Dans les couloirs du Parlement les eurodéputés ne décolèrent pas. En visite à Bruxelles hier 23 mars – visite au cours de laquelle le Premier ministre français a rencontré son homologue belge et Jean-Claude Juncker, le président de la Commission – Manuel Valls a de nouveau exhorté les élus à adopter rapidement le texte visant à créer un PNR (Passenger name record/Registre de noms des passagers) européen afin « de montrer leur engagement dans la lutte contre le terrorisme ». Au lendemain des attentats de Bruxelles la pilule passe mal.
« Les eurodéputés socialistes et radicaux appellent les responsables politiques français et européens à de la retenue, à cesser de mentir aux citoyens, et de les prendre pour des imbéciles : ni les socialistes français, ni les socialistes européens ne bloquent la directive PNR », corrigent-ils dans un communiqué commun. S’ils ont décidé de reporter le vote du texte – à l’instar d’autres élus du groupe des Verts ou de la famille des Libéraux et Démocrates – c’est au nom d’un impératif de cohérence politique, insistent-ils. Leur objectif : favoriser l’adoption concomitante de ce PNR et du paquet relatif à la protection des données.
Ce dernier a fait l’objet d’un accord entre les représentants du Parlement européen (PE) et du Conseil le 15 décembre dernier. Il vise à adapter une législation, datant de 1995, au développement d’internet par lequel transitent aujourd’hui 97 % des données personnelles. Conçu pour maintenir un fragile équilibre entre la protection des droits fondamentaux des citoyens et l’évolution du secteur numérique, le paquet donnera aussi aux entreprises davantage de sécurité juridique en établissant des normes communes au sein de l’UE.
Conjuguer lutte contre le terrorisme et respect de la vie privée des citoyens européens
Dans sa version modifiée, le PNR européen promet lui aussi de conjuguer lutte contre le terrorisme et le respect de la vie privée des citoyens européens. Comme son nom l’indique ce registre des noms des passagers, compilera les données personnelles des voyageurs recueillies par les compagnies aériennes au cours des procédures de réservation et d’enregistrement comme les dates de voyage, l’itinéraire, les informations relatives aux tickets, les coordonnées et moyens de paiement utilisés ou les habitudes personnelles.

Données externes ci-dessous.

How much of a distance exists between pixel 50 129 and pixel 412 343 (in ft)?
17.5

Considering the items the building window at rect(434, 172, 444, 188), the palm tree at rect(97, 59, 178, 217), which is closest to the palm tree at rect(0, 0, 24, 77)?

Outil jugé essentiel par une majorité d’experts pour retracer l’itinéraire des terroristes, il connaît, selon les eurodéputés qui ont retardé son adoption, un champ d’application trop large, une période de conservation trop longue ou le manque de recours pour les citoyens européens. « D’où l’importance de disposer, en parallèle, d’un autre texte sur la protection des données », précise un fonctionnaire de la commission des libertés civiles au PE. S’ils se sont engagés à voter le texte, probablement lors de la plénière en mai, ils réfutent la version officielle visant à faire du PNR européen la panacée en matière de lutte contre le terrorisme.
« Les auteurs des derniers attentats n’ont pas pris l’avion mais ont emprunté les routes », ajoute Yannick Jadot, eurodéputé du groupe des Verts, qui s’indigne du discours de Manuel Valls « déroulant le tapis rouge à Marine Le Pen en laissant entendre que le Parlement européen est responsable des échecs dans la lutte contre le terrorisme ». A l’instar de ses collègues, il plaide pour une approche globale qui favoriserait notamment un meilleur partage d’informations entre les services de renseignement des différents Etats membres. « La proposition n’est pas nouvelle mais elle tarde à se concrétiser », a confirmé Jean-Claude Juncker dénonçant à demi-mot le souverainisme de nombreux Etats membres en la matière. Autres pistes évoquées : bannir la diffusion de la propagande terroriste sur Internet, mieux encadrer la circulation des armes à feux au sein de l’UE ou s’attaquer au trafic des faux papiers.